§ **ASSIGNMENT**
From the entries, copy every line that carries the string "entrar".

§ **DATA FOR ANALYSIS**

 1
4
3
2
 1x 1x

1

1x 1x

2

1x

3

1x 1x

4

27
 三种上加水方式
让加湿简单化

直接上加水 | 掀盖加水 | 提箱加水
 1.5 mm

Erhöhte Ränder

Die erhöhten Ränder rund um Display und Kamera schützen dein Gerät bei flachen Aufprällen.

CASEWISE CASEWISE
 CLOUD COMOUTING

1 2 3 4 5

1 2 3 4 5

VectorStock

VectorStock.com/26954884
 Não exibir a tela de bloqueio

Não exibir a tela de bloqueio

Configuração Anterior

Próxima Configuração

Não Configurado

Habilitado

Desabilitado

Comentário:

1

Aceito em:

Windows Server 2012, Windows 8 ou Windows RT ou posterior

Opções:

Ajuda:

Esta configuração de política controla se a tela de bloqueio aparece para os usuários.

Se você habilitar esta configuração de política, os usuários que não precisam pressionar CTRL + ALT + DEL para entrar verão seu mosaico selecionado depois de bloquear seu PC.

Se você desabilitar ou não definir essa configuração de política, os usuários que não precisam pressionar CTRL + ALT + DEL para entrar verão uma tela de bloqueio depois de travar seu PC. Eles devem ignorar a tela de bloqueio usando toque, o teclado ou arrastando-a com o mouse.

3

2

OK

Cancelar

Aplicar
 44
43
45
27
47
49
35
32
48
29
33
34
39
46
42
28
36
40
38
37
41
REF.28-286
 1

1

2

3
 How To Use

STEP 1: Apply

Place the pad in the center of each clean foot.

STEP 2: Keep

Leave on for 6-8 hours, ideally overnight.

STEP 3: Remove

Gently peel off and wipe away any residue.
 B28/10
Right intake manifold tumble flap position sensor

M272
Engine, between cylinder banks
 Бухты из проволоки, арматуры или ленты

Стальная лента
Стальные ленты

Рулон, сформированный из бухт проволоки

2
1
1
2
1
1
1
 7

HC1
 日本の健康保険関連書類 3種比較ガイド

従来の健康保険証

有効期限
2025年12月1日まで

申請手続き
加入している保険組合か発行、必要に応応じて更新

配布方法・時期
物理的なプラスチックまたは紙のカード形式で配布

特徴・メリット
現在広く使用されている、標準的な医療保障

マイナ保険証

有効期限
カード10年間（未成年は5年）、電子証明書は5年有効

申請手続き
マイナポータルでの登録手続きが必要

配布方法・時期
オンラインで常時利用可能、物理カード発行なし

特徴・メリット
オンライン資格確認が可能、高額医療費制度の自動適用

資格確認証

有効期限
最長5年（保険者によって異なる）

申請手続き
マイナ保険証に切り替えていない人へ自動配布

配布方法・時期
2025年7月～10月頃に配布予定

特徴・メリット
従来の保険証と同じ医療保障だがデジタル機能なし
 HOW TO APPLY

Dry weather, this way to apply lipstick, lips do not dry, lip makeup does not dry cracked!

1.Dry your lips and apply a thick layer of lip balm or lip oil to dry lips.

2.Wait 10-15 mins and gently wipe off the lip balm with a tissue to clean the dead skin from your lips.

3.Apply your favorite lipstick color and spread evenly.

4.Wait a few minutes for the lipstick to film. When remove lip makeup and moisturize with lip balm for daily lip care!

§ **WRITTEN SOLUTION**
Se você habilitar esta configuração de política, os usuários que não precisam pressionar CTRL + ALT + DEL para entrar verão seu mosaico selecionado depois de bloquear seu PC.
Se você desabilitar ou não definir essa configuração de política, os usuários que não precisam pressionar CTRL + ALT + DEL para entrar verão uma tela de bloqueio depois de travar seu PC. Eles devem ignorar a tela de bloqueio usando toque, o teclado ou arrastando-a com o mouse.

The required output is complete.